Exponential of a specific hypergeometric series This is motivated by this question.
Let $f$ be the hypergeometric series
$ f(x) = 2 x \, _{4}F_3([1, 1, 4/3, 5/3], [2, 2, 2], 27 x) $
which is explictly given by
$ f(x) = \sum_{n \geq 1} \frac{(3n-1)!}{n!^3} x^n $
and appears in some studies of Mahler measures.

Is is true that $\exp(f)$ has only positive integer coefficients ?

The first few coefficients are $1, 2, 17, 218, 3404, 59644$.
If true, is there a combinatorial meaning for these coefficients ?
In the same vein, what can one say on the coefficients of $\exp(-f)$ which start
$1, -2, -13, -158, -2431, -42454, -802790$ ?

Data entries
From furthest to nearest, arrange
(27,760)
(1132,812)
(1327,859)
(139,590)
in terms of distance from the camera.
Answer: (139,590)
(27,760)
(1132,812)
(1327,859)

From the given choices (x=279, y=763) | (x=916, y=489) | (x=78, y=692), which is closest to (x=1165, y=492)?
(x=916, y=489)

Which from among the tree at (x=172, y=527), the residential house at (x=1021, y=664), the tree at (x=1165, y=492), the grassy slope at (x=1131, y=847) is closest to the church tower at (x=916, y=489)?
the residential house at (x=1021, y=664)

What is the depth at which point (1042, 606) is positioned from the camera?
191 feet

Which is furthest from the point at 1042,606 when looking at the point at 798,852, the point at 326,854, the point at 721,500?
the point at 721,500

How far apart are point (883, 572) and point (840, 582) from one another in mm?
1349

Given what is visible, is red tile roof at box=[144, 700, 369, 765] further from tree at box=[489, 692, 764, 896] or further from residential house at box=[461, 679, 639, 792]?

• GOAL OF THE EXERCISE:
Answer these questions using the post about the exponential of a hypergeometric series:
(a) In what kind of studies does the series f appear?
(b) What is the argument of the 4F3 function in the definition of f?
(c) What is the fourth listed coefficient of exp(f)?

• COMPLETE OUTPUT:
(a) Some studies of Mahler measures.
(b) 27x.
(c) 218.